What the exercise asks | The required output is the line containing "What is the measurement" through the final line of the material below, printed exactly, with no other lines.

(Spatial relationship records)
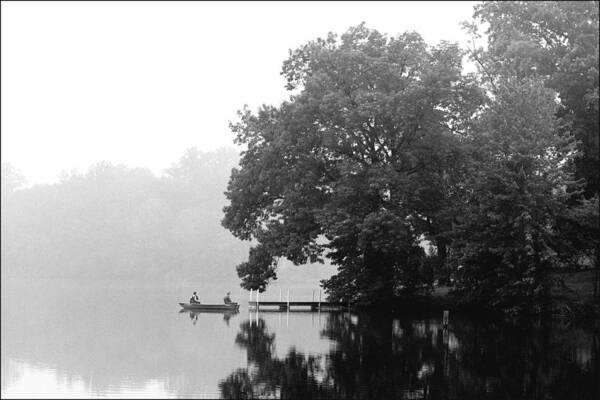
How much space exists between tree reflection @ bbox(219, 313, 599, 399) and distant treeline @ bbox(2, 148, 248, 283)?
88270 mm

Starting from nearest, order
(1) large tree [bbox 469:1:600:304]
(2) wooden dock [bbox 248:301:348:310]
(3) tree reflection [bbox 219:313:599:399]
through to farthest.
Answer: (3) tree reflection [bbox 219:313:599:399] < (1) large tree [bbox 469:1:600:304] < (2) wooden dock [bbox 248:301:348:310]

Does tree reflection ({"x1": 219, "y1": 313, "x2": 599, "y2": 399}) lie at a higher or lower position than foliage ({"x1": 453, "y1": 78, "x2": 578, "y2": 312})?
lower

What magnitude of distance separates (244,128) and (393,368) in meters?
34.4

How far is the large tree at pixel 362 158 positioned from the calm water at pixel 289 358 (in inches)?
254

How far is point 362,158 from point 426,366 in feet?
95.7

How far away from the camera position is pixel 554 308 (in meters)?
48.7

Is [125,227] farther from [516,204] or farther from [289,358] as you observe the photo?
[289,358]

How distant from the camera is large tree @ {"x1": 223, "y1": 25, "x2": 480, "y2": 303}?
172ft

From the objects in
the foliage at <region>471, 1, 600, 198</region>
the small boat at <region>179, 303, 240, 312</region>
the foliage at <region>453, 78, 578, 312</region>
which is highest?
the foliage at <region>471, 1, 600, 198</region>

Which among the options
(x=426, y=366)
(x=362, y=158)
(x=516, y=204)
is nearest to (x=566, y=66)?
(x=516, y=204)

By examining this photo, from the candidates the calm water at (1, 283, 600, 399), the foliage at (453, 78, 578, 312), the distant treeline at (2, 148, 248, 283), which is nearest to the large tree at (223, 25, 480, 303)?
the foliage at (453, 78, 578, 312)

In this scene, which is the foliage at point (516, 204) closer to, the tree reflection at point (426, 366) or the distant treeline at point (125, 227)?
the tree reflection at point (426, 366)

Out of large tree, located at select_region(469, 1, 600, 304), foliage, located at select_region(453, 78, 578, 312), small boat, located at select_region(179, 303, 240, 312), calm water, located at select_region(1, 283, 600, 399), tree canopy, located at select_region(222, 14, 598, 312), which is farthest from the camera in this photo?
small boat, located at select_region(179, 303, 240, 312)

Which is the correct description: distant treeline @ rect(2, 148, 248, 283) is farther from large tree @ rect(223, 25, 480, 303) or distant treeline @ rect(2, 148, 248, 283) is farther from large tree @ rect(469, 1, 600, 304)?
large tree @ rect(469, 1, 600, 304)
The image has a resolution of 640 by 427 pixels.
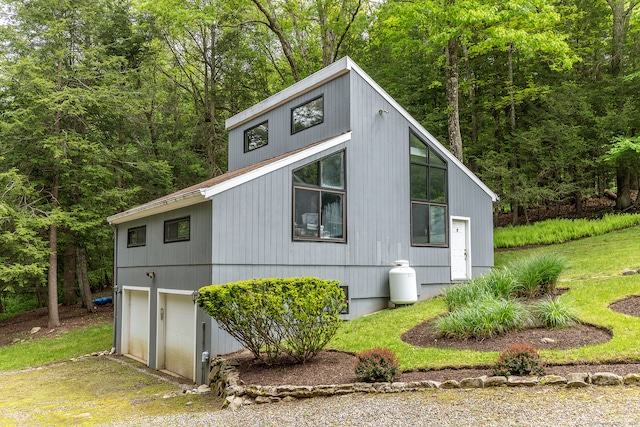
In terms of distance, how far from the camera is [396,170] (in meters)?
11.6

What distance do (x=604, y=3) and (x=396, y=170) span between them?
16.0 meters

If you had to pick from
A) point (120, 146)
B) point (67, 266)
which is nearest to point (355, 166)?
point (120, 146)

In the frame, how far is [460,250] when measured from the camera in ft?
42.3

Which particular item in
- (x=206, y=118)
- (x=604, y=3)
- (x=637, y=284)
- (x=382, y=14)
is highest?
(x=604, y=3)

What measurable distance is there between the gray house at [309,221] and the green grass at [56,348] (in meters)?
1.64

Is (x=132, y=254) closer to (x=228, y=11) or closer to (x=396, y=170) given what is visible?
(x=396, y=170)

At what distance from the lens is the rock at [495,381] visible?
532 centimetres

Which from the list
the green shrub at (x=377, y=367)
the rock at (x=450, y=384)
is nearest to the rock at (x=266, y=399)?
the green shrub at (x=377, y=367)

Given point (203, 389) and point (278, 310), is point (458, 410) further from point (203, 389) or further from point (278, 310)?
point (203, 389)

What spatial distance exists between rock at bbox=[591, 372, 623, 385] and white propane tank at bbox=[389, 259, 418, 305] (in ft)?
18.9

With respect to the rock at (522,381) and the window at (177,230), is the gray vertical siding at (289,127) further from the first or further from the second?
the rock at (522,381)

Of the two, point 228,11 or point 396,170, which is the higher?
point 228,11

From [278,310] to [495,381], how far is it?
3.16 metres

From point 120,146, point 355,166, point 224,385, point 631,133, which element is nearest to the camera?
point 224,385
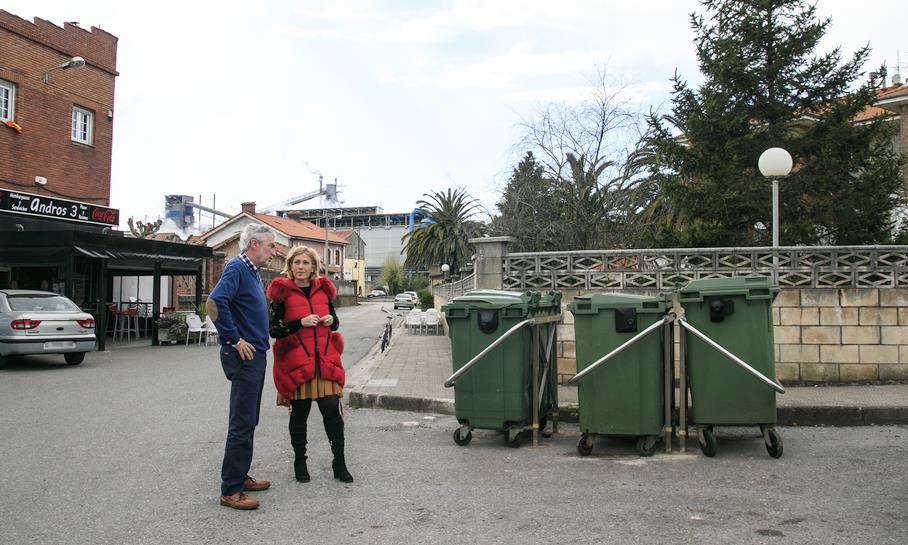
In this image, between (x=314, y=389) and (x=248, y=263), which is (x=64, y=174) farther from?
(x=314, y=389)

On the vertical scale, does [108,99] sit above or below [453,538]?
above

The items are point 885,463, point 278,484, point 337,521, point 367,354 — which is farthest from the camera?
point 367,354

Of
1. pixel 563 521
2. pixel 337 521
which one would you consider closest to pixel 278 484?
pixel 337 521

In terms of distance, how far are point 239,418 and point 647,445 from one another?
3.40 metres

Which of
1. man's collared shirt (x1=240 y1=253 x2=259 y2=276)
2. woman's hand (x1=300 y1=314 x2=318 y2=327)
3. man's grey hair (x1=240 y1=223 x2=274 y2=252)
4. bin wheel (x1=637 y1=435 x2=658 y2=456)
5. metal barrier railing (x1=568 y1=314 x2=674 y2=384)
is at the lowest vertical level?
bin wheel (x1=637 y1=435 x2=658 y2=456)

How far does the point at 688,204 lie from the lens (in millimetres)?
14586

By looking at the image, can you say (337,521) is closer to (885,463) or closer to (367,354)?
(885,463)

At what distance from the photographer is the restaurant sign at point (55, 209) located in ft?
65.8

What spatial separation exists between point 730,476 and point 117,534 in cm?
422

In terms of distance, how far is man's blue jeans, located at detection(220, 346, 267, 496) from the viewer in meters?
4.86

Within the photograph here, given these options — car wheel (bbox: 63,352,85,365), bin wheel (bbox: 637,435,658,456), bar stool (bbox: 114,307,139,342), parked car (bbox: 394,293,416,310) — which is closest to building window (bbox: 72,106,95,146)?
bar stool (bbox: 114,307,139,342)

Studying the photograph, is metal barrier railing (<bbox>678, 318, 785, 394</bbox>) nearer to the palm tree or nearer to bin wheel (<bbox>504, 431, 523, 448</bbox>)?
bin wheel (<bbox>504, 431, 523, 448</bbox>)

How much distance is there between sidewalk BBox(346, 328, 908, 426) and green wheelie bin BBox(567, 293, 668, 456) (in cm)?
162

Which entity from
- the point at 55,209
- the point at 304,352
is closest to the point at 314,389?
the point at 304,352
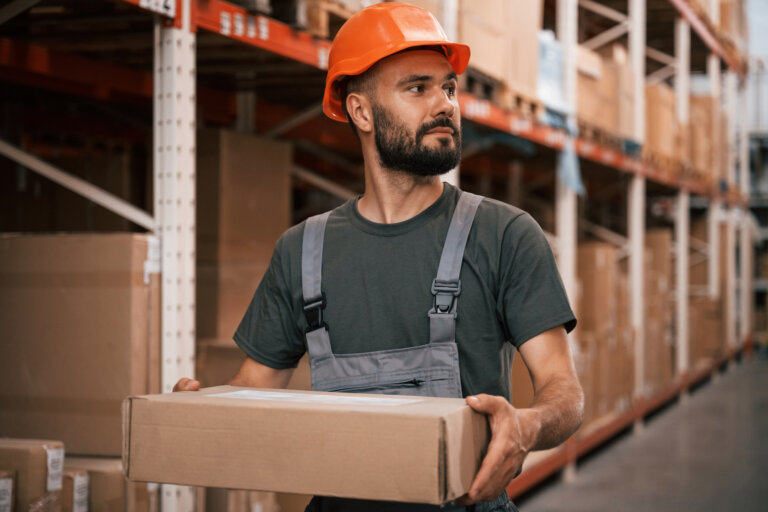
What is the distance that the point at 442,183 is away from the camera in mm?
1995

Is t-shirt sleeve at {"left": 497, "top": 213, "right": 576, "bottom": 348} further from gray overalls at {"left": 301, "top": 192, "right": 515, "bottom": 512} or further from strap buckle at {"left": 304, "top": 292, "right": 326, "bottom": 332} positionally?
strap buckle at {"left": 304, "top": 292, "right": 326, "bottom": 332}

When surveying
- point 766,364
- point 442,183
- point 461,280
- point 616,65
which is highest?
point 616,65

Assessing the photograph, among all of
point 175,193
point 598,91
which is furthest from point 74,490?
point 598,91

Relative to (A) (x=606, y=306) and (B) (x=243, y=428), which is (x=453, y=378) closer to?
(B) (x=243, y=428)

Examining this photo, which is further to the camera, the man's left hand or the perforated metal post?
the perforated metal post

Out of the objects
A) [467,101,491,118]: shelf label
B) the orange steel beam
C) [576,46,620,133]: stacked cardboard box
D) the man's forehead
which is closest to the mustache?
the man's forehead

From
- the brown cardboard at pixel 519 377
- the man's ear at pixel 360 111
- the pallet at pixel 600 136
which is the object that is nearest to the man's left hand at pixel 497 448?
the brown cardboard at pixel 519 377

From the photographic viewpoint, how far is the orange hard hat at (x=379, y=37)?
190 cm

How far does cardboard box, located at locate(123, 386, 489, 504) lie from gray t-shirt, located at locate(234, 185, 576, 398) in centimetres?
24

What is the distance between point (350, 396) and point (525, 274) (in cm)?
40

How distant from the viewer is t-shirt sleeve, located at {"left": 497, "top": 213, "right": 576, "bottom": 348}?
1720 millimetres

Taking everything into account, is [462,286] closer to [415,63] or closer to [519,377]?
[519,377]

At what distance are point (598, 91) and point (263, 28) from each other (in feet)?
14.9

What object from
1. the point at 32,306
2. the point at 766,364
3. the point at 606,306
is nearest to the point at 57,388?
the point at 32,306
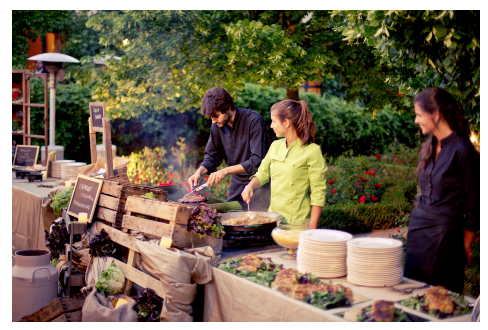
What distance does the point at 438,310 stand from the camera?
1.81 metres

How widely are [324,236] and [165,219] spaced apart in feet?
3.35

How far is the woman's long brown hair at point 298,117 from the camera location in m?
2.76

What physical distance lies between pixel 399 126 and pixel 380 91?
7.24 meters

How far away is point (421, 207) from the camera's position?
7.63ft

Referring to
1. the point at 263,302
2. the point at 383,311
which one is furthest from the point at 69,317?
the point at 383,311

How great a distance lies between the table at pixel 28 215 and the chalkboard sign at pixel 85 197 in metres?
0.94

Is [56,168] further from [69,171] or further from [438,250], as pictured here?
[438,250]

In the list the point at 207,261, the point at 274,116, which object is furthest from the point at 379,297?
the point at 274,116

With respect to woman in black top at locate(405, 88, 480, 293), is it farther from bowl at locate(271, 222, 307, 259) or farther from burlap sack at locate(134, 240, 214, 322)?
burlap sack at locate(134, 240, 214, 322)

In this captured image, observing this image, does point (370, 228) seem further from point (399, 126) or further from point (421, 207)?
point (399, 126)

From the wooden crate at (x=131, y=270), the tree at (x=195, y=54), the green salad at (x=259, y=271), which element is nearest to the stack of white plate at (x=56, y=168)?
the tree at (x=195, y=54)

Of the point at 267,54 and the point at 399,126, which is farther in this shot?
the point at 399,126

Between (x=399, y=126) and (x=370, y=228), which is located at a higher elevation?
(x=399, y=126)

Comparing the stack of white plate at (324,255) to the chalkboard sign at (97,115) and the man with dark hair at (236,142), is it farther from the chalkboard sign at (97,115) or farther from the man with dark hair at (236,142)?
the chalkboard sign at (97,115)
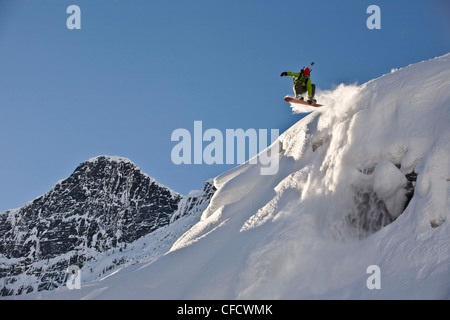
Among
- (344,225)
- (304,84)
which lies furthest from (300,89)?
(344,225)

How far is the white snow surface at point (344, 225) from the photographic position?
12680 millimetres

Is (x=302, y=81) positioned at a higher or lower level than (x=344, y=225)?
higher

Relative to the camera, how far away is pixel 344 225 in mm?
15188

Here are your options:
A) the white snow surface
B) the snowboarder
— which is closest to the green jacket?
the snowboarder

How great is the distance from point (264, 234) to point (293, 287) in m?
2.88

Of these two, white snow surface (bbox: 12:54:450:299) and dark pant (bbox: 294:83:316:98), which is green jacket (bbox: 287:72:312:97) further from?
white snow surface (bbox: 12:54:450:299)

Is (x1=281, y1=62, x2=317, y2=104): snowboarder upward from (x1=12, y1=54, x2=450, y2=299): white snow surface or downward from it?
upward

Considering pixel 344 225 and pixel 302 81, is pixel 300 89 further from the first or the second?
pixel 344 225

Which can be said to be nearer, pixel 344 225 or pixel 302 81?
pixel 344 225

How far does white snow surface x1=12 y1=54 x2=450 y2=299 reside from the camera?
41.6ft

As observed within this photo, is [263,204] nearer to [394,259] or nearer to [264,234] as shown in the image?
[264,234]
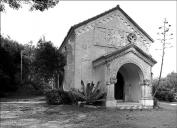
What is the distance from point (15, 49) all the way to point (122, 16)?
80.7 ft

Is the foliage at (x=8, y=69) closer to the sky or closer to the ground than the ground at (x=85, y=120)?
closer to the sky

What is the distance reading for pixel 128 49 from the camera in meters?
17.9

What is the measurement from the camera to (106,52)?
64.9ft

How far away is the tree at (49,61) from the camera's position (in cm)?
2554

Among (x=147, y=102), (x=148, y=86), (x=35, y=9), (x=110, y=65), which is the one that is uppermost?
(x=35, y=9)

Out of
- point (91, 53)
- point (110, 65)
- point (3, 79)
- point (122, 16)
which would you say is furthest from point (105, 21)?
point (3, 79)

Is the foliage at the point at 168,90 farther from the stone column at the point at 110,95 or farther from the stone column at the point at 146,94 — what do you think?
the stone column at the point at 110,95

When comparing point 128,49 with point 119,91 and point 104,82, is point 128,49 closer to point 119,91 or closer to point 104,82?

Task output |
What is the measurement from the camera to (106,52)?
64.9ft

How far away is the tree at (49,61) from the camera's position (in cm)?
2554

Among (x=147, y=102), (x=148, y=86), (x=35, y=9), (x=110, y=65), which is the one that is uppermost?
(x=35, y=9)

Out of
- point (91, 53)
- point (110, 65)
- point (3, 79)
- point (122, 16)
which would you say is furthest from point (105, 21)?
point (3, 79)

Is the foliage at the point at 168,90 farther from the stone column at the point at 110,95 or farther from the stone column at the point at 146,94 — what do you think?
the stone column at the point at 110,95

When comparing point 128,49 with point 119,91 and point 104,82, is point 128,49 closer to point 119,91 or closer to point 104,82?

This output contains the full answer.